(Nations unies) Face au variant Omicron, les fermetures de frontières sont « profondément injustes, punitives et inefficaces », a affirmé mercredi le secrétaire général de l’ONU, Antonio Guterres, en dénonçant une forme d’« apartheid » à l’égard de l’Afrique et en appelant à développer les tests.

Publié le 1er déc. 2021
Agence France-Presse

« Avec un virus vraiment sans frontières, les restrictions de voyage qui isolent un pays ou une région ne sont pas seulement profondément injustes et punitives, elles sont inefficaces », a-t-il asséné lors d’un point-presse, en dénonçant le « scandale » d’une condamnation de l’Afrique pour n’être pas assez vaccinée.  

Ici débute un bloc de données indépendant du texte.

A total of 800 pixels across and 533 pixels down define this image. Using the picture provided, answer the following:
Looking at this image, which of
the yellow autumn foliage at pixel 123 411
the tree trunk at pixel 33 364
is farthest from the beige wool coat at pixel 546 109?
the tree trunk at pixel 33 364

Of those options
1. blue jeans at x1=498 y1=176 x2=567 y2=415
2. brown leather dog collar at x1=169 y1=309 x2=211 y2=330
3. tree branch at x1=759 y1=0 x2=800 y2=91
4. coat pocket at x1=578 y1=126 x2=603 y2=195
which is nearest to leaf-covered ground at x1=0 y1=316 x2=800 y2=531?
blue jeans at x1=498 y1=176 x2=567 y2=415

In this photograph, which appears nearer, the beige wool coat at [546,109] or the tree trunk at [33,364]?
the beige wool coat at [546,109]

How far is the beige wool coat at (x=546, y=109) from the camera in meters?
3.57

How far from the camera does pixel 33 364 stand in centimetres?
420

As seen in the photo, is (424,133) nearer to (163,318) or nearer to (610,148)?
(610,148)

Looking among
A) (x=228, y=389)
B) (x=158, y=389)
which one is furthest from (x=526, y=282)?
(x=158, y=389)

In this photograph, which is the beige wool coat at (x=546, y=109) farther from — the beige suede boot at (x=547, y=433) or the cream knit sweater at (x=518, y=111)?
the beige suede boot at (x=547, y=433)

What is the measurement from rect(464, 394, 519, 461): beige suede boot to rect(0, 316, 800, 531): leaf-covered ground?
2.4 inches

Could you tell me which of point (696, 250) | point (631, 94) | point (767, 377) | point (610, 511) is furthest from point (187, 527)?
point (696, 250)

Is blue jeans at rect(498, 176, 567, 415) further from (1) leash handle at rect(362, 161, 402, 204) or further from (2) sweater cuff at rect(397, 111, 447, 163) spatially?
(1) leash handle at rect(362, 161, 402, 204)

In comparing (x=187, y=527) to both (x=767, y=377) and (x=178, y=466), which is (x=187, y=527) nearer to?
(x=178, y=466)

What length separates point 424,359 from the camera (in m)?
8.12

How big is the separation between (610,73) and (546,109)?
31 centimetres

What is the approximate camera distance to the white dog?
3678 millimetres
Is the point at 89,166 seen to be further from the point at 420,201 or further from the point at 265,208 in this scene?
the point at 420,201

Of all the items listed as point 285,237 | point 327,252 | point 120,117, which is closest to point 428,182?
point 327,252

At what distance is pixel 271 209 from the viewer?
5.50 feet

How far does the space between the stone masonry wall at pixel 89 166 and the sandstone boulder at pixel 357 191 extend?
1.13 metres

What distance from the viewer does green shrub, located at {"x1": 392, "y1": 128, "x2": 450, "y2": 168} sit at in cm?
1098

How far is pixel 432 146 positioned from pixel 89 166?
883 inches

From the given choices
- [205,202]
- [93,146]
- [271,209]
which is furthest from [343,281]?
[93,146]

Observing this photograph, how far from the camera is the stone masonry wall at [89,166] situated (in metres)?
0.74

Évoquant l’Afrique du Sud, qui a signalé l’apparition d’Omicron le 24 novembre et a vu des frontières se fermer à ses ressortissants, le chef de l’ONU a estimé que les pays ne devraient pas « être collectivement punis pour avoir identifié et partagé des informations scientifiques et sanitaires cruciales avec le monde ».

C’est « injuste » et « immoral », a-t-il répété.

C’est un appel très fort que je lance, un appel au bon sens. Nous avons les instruments pour voyager en toute sécurité. Utilisons ces instruments pour éviter ce genre d’apartheid, permettez-moi de le dire, que je trouve inacceptable.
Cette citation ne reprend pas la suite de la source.